IN WITNESS WHEREOF, the parties have executed this Consulting Agreement as of the date first written above.

 
JUVA LIFE INC (COMPANY)
 

     

 
By: /s/ Douglas Chloupek
 

  Name: Douglas Chloupek
   

  Title: CEO    

 
Address: 8 N. San Pedro St. #200
San Jose, CA 95110
 

  Phone: 408.667.9727
   

  Email: doug@juvalife.com    

 
 

  CONSULTANT    
         
    By: /s/Guy Miller
   
    Name: Guy Miller, MD PhD, CEO    
    Company: Model 4771, LLC
   
   
Address: 18114 Bancroft Avenue
Monte Sereno, CA 95030
   
    Phone: 650.644.8870    
    Email: gm@model4771.com    


6

EXHIBIT A
SERVICES

Consultant has been engaged to advise Company on best scientific practices for medically based research on cannabis and cannabis related products.  Consultant will work in conjunction with Company’s outside medical advisory team, TME, led by Rakesh Patel.  The end objective is to maximize the value of the Company by combining solid science with the potential of cannabis.
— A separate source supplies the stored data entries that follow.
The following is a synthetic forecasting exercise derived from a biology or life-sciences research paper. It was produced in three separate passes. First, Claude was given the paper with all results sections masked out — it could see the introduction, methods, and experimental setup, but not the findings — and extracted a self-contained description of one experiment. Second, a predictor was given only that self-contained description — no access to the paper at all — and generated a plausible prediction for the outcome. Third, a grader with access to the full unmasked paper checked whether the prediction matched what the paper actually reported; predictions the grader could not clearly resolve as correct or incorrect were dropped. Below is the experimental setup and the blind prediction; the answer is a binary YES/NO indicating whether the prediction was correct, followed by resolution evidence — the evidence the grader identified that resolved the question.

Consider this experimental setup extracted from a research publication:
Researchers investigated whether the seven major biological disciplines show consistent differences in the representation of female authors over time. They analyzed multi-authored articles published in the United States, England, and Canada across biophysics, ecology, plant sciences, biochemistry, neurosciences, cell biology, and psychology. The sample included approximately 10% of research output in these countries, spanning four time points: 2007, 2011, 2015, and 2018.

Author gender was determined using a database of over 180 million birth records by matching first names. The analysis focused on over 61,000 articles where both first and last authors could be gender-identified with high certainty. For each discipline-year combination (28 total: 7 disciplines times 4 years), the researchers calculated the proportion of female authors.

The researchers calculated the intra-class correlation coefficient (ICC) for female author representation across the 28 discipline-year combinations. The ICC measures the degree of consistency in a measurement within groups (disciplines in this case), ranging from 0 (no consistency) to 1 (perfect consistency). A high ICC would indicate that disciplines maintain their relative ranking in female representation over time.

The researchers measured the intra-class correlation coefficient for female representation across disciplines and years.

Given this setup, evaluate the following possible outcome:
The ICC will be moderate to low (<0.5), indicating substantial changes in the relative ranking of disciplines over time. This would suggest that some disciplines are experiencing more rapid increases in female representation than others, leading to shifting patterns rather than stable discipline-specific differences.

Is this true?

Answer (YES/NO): NO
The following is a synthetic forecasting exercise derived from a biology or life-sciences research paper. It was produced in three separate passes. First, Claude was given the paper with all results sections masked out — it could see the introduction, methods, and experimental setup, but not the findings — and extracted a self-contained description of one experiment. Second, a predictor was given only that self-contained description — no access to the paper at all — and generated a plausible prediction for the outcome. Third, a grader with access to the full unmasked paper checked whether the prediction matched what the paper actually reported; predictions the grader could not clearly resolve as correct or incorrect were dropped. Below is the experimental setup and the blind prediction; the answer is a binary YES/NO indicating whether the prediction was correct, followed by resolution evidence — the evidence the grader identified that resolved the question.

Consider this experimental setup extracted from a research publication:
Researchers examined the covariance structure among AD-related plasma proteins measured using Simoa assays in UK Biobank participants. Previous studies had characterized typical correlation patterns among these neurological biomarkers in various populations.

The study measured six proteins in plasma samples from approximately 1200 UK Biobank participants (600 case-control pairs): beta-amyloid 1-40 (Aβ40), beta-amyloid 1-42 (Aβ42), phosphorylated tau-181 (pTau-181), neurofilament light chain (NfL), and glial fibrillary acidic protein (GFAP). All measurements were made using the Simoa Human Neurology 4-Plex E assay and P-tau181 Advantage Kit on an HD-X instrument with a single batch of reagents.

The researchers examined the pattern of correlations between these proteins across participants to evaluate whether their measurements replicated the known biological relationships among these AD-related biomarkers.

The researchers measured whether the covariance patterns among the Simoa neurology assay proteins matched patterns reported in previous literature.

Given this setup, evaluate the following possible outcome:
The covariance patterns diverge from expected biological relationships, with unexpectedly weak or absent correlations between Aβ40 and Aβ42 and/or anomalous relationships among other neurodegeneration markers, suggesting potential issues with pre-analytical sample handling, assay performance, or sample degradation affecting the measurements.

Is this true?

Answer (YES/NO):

Initial strategy (which may be modified after strategy kick off meeting with TME and key Company executives, anticipated March, 2020):

Stage 1: Training Set
Stage 2: Clinical Evidence
Stage 3: Translational Science

Anticipated Deliverables over the next 24 months are:

Chemistry
Strategy on “GMP” standardization
Tactical plan for production
Working with team in implementation

Patients
Strategy on patient selection criteria
Tactical plan for enrollment
Working with team in implementation

Data
Strategy on data collection, brand-interface
Tactical plan for implementation.
Working with team in implementation



7


EXHIBIT B
COMPENSATION

Consultant shall receive the following compensation:

Cash:
A monthly retainer of $ 15,000, payable as $7,500 per month cash and $7,500 deferred until Company has a cash balance of $50M in the bank or in the event of Company sale or merger.

Stock:
Subject to approval by the Company’s Board of Directors, Consultant shall receive warrants to purchase 10,000,000 shares in the capital of the Company at FMV.  Subject to continued engagement with the Company, such options shall vest quarterly over a four year period.  Warrant term is 10 years.  Exercise period available for 2 years post termination.

In the event of the sale of the Company, all options shall be given accelerated vesting so that, once exercised,  the Consultant fully owns all such equity granted above.